Cass., Sez. 6, 4 maggio 2005, Assinnata). Ciò vale, a fortiori, nelle ipotesi in cui – come deduce lo stesso ricorrente – il risalto della conversazione sia limitato alla semplice identificazione della persona dell’indagato. Quanto alla doglianza relativa alla trasmissione degli atti mediante l’invio di un supporto informatico, questa Corte ha già avuto modo di affermare che la facoltà del difensore di esaminare gli atti trasmessi al tribunale del riesame, ed estrarne copia, comprende, nei casi in cui gli atti trasmessi siano contenuti in un CD-rom, il diritto di chiedere ed ottenere che sia messo a disposizione uno strumento con il quale consultare, nella cancelleria del giudice, gli atti in questione, nonchè quello di estrarne copia (Cass., Sez. 4, 26 gennaio 2010, Laci). D’altra parte, poichè la disciplina codicistica non impone al pubblico ministero di presentare al giudice, in sede di richiesta di applicazione della misura cautelare, l’originale degli atti da cui sono tratti gli elementi da porre a base del provvedimento applicativo, e poichè, anzi, a norma dell’art. 100 disp. att. c.p.p., in caso di impugnazione de libertate, la autorità procedente deve trasmettere al giudice della impugnazione gli atti occorrenti "in originale o in copia", se ne deve dedurre che la relativa copia ben possa essere "formata" non soltanto attraverso il tradizionale strumento cartacee, ma anche mediante la assai più funzionale trasposizione su un supporto informatico, agevolmente consultabile e suscettibile di pronta riproduzione, tanto visiva che cartolare.

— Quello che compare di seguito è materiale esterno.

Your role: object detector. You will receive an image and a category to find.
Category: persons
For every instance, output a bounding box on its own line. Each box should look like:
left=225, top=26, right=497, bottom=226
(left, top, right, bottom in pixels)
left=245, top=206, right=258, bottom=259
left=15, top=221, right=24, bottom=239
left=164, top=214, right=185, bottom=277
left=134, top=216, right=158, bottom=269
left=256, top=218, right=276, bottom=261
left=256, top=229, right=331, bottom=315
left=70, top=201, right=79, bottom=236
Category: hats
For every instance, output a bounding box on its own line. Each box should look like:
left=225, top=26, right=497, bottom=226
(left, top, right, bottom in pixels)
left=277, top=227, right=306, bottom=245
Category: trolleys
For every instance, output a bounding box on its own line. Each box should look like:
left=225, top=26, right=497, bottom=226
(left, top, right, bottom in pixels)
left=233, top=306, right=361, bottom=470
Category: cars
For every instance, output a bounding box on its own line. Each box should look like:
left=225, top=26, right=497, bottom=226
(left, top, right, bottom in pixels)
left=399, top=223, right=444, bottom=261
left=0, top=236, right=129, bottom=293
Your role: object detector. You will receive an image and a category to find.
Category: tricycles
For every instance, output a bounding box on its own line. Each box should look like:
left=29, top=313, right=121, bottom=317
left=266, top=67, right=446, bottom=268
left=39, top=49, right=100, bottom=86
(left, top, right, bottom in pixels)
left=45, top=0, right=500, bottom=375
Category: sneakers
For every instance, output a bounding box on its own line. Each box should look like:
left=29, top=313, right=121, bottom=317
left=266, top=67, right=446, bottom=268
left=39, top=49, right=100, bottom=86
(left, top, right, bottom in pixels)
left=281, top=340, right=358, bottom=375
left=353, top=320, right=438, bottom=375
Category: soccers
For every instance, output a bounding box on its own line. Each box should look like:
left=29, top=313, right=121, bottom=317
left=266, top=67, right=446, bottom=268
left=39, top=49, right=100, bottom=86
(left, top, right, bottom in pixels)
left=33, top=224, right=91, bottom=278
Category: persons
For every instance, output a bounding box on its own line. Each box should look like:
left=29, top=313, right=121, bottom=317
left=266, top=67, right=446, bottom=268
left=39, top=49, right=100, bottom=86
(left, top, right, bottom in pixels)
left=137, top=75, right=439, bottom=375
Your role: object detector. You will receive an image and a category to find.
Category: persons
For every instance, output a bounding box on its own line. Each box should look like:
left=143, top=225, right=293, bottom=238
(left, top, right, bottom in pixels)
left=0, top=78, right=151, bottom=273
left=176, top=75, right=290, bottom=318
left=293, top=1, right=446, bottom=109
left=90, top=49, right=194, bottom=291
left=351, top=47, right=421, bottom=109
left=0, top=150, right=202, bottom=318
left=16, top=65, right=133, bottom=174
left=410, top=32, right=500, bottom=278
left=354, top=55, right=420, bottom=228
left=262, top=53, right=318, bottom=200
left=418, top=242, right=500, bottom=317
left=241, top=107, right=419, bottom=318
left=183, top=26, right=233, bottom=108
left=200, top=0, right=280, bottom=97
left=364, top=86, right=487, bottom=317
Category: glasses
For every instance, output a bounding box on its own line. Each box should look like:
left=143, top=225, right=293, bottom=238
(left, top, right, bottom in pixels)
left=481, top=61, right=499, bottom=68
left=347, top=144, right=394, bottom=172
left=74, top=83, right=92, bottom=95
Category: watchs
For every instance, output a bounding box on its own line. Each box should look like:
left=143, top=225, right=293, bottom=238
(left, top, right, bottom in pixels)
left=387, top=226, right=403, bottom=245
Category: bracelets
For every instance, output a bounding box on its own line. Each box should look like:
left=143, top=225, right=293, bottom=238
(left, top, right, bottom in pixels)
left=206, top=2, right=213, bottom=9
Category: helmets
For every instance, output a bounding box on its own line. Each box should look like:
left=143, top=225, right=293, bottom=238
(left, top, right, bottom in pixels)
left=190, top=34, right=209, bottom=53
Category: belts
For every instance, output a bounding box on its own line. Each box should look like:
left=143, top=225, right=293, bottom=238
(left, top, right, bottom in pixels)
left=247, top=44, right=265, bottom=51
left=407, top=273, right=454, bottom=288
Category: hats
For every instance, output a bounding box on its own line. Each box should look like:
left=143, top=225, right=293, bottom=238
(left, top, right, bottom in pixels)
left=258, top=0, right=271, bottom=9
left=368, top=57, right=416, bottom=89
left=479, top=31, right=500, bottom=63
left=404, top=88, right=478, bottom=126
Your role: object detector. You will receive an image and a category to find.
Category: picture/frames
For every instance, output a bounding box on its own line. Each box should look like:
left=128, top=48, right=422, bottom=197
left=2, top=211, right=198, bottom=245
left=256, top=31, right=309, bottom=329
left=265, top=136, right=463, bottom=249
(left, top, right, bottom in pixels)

Quanto alla doglianza relativa al presupposto della gravità indiziaria, le censure si limitano ad una generica contestazione dei presupposti di legge, del tutto priva del carattere della specificità, e per di più fortemente orientata a sollecitare un improprio riesame del merito, palesemente precluso a questa Corte.

Il ricorso deve pertanto essere rigettato, con la conseguente condanna del ricorrente al pagamento delle spese processuali.
P.Q.M.

Rigetta il ricorso e condanna il ricorrente al pagamento delle spese processuali. Manda alla Cancelleria per gli adempimenti di cui all’art. 94 disp. att. c.p.p., comma 1-ter.

Testo non ufficiale. La sola stampa del bollettino ufficiale ha carattere legale.